As you can see, other than the type being auto-populated, the pipeline is simply going to use the destination dataset defined in the output. Once the sink was defined, the next configuration section for the copy activity was to define the mapping between the source and the destination. For this definition, as I was configuring the pipeline using the UI, I clicked on the Import Schemas button and crossed my fingers.

After waiting for about a minute, I was greeted with an update to the UI that presented the schema mapping exactly as I intended.
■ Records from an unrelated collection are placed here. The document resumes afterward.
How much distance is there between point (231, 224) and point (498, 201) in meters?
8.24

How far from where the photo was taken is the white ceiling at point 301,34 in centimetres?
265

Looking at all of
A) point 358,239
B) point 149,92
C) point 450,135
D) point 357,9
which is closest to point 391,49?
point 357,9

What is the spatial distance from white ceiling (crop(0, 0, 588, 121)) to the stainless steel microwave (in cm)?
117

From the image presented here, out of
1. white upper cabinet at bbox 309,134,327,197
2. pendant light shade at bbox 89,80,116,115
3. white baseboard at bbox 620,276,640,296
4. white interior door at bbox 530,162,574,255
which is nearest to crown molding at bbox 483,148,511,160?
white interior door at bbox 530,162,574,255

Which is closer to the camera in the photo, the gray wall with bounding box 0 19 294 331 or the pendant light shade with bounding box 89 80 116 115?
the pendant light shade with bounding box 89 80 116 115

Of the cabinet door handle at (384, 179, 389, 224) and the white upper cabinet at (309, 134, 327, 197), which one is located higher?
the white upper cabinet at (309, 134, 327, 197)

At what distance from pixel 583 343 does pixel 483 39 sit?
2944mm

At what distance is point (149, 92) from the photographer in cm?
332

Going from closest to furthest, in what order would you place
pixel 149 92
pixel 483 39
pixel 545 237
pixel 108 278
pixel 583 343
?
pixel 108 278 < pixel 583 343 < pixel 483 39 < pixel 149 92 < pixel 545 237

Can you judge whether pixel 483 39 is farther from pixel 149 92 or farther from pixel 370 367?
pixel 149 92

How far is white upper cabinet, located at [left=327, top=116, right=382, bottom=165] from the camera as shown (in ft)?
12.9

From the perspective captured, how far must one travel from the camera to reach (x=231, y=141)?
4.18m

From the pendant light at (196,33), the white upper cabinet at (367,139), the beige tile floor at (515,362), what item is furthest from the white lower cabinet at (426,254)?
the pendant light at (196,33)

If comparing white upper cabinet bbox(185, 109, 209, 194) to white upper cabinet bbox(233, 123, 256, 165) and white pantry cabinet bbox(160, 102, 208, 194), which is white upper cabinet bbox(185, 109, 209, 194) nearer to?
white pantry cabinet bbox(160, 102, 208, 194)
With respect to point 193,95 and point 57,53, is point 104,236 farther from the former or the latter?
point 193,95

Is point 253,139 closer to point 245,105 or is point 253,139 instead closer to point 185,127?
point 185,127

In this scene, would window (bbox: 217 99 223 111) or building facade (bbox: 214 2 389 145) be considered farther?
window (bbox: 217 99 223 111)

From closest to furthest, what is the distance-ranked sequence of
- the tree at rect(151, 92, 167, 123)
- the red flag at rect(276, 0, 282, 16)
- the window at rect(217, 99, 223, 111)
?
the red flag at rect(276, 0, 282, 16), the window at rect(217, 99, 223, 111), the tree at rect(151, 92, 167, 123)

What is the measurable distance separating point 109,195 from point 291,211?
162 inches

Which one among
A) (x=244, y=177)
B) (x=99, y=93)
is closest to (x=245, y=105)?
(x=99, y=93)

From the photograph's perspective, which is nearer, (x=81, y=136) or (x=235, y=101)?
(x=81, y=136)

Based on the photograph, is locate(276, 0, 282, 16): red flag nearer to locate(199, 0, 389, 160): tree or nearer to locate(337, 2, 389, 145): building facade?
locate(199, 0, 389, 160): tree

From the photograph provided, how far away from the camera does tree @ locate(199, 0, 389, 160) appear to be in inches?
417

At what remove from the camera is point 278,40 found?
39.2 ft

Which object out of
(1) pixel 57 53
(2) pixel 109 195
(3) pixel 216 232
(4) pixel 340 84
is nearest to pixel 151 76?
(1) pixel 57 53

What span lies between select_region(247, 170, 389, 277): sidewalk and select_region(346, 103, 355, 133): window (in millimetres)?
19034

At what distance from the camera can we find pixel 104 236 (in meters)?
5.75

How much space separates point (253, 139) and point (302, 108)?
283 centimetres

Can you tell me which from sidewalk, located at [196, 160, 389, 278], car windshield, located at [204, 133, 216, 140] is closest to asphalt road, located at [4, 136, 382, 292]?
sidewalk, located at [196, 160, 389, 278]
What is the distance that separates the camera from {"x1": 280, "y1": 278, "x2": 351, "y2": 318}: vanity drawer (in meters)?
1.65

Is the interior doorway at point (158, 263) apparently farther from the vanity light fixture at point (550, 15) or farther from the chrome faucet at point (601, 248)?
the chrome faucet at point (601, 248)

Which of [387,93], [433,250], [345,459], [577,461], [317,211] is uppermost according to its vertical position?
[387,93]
This was it! 🥳 I left the remaining settings as their default, and manually triggered the pipeline. I waited patiently (for almost three and a half hours) until the pipeline was complete…

I really couldn’t believe that after working on building this out for a couple of weeks that the pipeline succeeded, and that the data was now available for me to query in Data Explorer using KQL.

For example, if I wanted to see the latest ten records sorted by timestamp of non-bots (at least from their user agent strings) of request to html content, I could make the following query:

tablename
| extend timestamp = todatetime(strcat(['date'], 'T', ['time']))
| where ['client-useragent'] !contains 'bot'
| where ['request-uri'] contains 'html'
| sort by timestamp desc
| limit 10
| project timestamp, ['edge-location'],['request-uri']

The result from the query is presented to me in 73 ms.

The best part about this solution is that it doesn’t require any additional JavaScript to be imported into the client’s browser. The data logged is from the HTTP requests sent to CloudFront which is providing the CDN ahead of the S3 bucket where this blog is being hosted.

If you made it this far, thank you! I really enjoyed putting this solution together. I learned a ton through the process about services in Azure that I never spent time with before. As I continue building queries and better reporting from the data, I’ll follow up with another post comparing the quality of the data to that which I typically see from Google Analytics.